Selected extract Block Start

The last declaration fixes the type of the heap model.

The predicate definitions are written into SMT-LIB format using the recursive function definition introduced in version 2.6. For instance, the definition of the list segment from Eqs. 4 and 5 is written into SMT-LIB as follows (based on the above declarations of Loc and Data):

figure c

Problem format: Each benchmark file is organized as follows:

  • Preamble information required by the SMT-LIB format: the sub-logic of \(\mathsf {SL}\) theory (see Sect. 3.3), the team which proposed the problem, the kind (crafted, application, etc.) and the status (sat or unsat) of the problem.

  • A list of declarations for the sorts for locations and data, for the type of the heap (the declare-heap command), for the second order predicates, and for the free variables used in the problem’s formulae. Notice that the input format is strongly typed. At the end of the declarations, a checking command check-unsat may appear to trigger for some solvers the checking for models of predicate declarations.

  • One or two assertions (command assert) introducing the formulas used in the satisfiability respectively entailment problem.

  • The file ends with a checking satisfiability command check-unsat. Notice that checking the validity of the entailment \(A\Rightarrow B\) is encoded by satisfiability checking of its negation \(A \wedge \lnot B\).

3.3 Divisions

The main difficulty that faces automatic reasoning using \(\mathsf {SL}\) is that the logic, due to its expressiveness, does not have very nice decidability properties [1]. For this reason, most program verification tools use incomplete heuristics to solve the satisfiability and entailment problems in \(\mathsf {SL}\) or restrict the logic employed to decidable fragments. Overviews of decidable results for \(\mathsf {SL}\) are available in [8, 26].

Each benchmark instance of SL-COMP refers to one of the sub-logics of the multi-sorted Separation Logic. These sub-logics identify fragments which are handled by at least two participants or have been identified to be of interest during the discussion for the organization of the round.

The sub-logics are named using groups of letters, in a way similar to SMT-LIB format. These letters have been chosen to evoke the restrictions used by the sub-logics:

  • QF for the restriction to quantifier free formulas;

  • SH for the so-called “symbolic heap fragment” where formulas are restricted to (Boolean and separating) conjunctions of atoms and do not contain magic wand; moreover, pure atoms are only equality or dis-equality atoms;

  • LS where the only predicate allowed is the acyclic list segment, \(\mathtt {ls}\), defined in Eqs. 4 and 5;

  • ID for the fragment with user defined predicates;

  • LID for the fragment of linear user defined predicates, i.e., only one recursive call for all rules of a predicate is allowed;

  • B for the ground fragment allowing any Boolean combination of atoms.

Selected extract Block End
Given entries Block Start

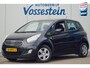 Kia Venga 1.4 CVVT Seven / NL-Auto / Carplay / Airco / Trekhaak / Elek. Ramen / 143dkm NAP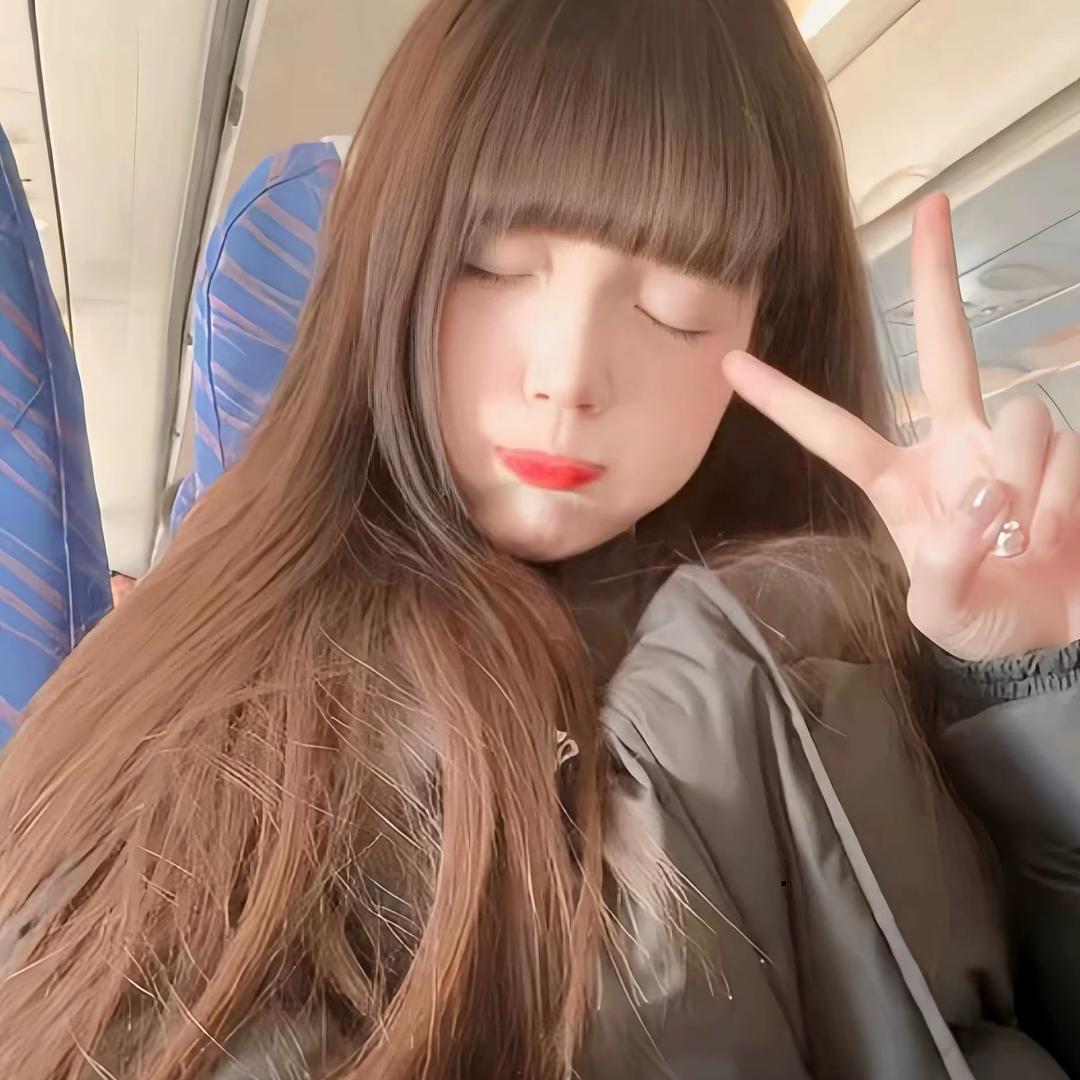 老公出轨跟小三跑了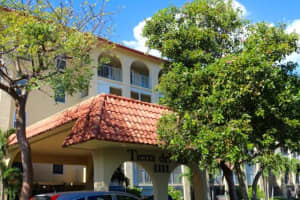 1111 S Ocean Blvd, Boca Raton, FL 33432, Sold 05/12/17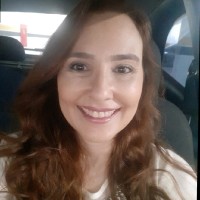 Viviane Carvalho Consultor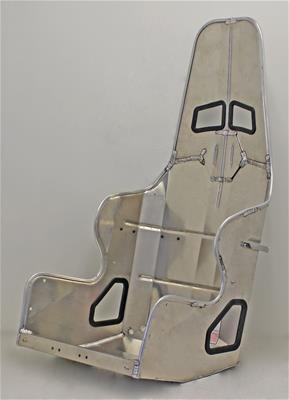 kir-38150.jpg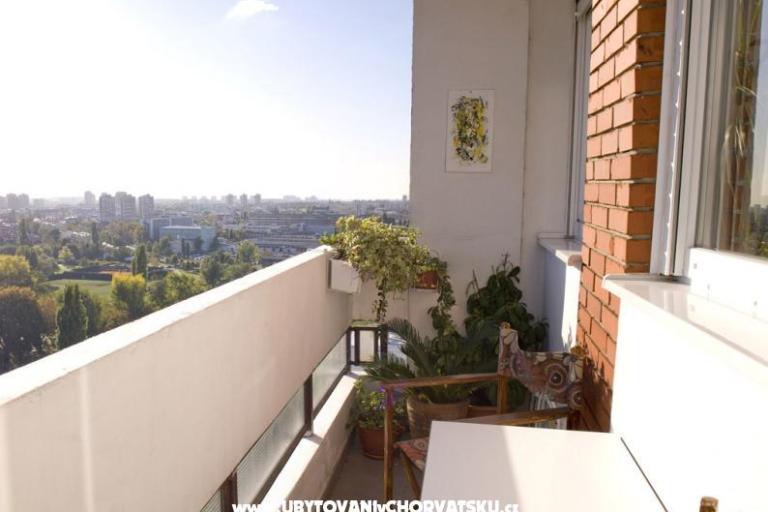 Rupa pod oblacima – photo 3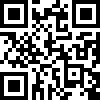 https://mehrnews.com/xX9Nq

Given entries Block End

Write the next part of the passage on the SL-COMP benchmark format and its divisions, starting right after its last sentence.

### Exercise response
Moreover, the existing fragments defined in SMT-LIB are used to further restrict the theory signature. For example, LIA denotes the signature for linear integer arithmetics.

Table 1. Divisions at SL-COMP and the participants enrolled

The current round of the competition has eleven divisions, named by concatenation of the name of the logic and the kind of problem solved (sat or entl). Table 1 provides the names of these divisions and the number of problems in each division:

  • qf_bsl_sat and qf_bsllia_sat divisions include satisfiability problems for quantifier free formulas in the ground logic using respectively none or LIA logic for pure formulas.

  • qf_shid_entl and qf_shid_sat divisions include entailment respectively satisfiability problems for the symbolic heap fragment with user defined predicates.

  • qf_shidlia_entl and qf_shidlia_sat divisions include entailment respectively satisfiability problems for the quantifier free, symbolic heap fragment with user defined predicates and linear arithmetics included in pure formulas even in the predicate definitions.

  • qf_shlid_entl division includes a subset of problems of division qf_shid_entl where the predicates are “linear” and compositional [10]. This fragment is of interest because the entailment problem has an efficient decision procedure.

  • qf_shls_entl and qf_shls_sat divisions include entailment respectively satisfiability problems for the quantifier free symbolic heap fragment with only \(\mathtt {ls}\) predicate atoms.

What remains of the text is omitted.